One interesting outcome of the present study is that parameters known to undergo modulations such as ECl and ICaT half-inactivation voltages are very effective in controlling the strength and pattern of rebound spike bursting. This leads us to hypothesize that the adjustment of these parameters in biological neurons could be subservient to learning mechanisms through plasticity. Synaptic plasticity specifically dependent on periods of hyperpolarization has already been found in DCN neurons (Pugh and Raman 2006), and a form of excitability plasticity, in which responses to depolarization are enhanced after stimulation, has also been established (Aizenman and Linden 2000; Pugh and Raman 2008). An additional modulation of rebound conductances or ECl could add to the repertoire of plasticity rules that may be relevant to cerebellar-based learning. The presence of a high amount of variability in these properties in vitro also lends itself to the hypothesis that neurons with different rebound properties could be engaged in learning on the basis of a selection algorithm that picks and reinforces the best suited neurons during training (Seth and Edelman 2007).

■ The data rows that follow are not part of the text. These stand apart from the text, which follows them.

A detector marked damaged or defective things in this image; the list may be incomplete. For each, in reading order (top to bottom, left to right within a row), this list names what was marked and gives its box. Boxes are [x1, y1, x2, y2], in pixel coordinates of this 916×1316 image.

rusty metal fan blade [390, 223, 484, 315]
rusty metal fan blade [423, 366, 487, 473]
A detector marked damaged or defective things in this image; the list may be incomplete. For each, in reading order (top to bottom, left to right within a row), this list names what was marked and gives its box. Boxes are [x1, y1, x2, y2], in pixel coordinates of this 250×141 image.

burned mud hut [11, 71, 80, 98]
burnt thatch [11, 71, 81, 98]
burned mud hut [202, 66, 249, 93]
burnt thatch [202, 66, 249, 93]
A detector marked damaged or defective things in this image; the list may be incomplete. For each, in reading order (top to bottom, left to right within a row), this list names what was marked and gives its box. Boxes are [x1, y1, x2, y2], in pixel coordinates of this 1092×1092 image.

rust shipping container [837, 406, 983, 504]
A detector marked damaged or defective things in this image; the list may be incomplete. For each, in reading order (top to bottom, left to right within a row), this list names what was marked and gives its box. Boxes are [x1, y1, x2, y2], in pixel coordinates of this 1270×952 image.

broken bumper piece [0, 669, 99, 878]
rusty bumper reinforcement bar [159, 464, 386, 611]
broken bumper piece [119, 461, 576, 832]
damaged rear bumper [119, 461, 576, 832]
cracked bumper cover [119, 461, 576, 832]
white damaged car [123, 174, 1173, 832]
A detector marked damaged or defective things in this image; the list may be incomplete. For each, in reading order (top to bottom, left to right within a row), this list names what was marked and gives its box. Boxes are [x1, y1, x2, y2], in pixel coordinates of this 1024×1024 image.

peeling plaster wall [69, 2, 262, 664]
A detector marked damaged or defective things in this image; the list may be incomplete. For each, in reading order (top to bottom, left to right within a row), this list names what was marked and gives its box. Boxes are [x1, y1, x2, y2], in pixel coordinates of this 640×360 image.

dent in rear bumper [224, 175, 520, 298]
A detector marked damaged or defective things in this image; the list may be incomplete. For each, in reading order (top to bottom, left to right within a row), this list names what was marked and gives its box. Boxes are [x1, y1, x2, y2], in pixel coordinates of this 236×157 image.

Modeling of DCN network activity during behavior and learning

Several efforts have been undertaken in recent years to create system level models of cerebellar function including DCN output (Medina et al. 2000; Quaia et al. 1999; Schweighofer et al. 2004; Wetmore et al. 2007). These models have generally made use of much simplified representations of DCN neuron properties, based on either integrate-and-fire neurons (Medina et al. 2000) or even black box models of signal transfer (Schweighofer et al. 2004). The results with our more biophysically oriented neuron model indicate the presence of important interactions between synaptic input and active conductances. Thus, they suggest that simplified models without such conductances may miss important components of signal processing in the DCN, and in particular may not result in realistic control of rebound patterns. Especially modeling the control of learned timing behaviors such as eye-blink conditioning when rebound behavior is involved (Wetmore et al. 2007) may benefit from the level of biophysical detail included in our model. While our 516 compartment model may not be suited for large network simulations on most platforms, the dynamics can be retained in a reduced model with just six compartments (unpublished results). We anticipate that our model will form the basis for future cerebellar network simulations with more realistic nuclear dynamics, and we are making the code of both the full and the reduced versions available for download from the ModelDB database ( In addition, the detailed model can be used as a platform to further refine our understanding of conductances present in DCN neurons and to explore signal processing in the DCN. Our model does not contain a full complement of all cellular properties of DCN neurons; it can certainly be refined and improved in the future. Nevertheless, it is already sufficiently advanced to begin to model the natural heterogeneities in cell behaviors in the DCN. We hope that a community effort based on our current first-generation model will ultimately contribute to better delineate detailed DCN neural dynamics and help to unravel the elusive algorithm of cerebellar function.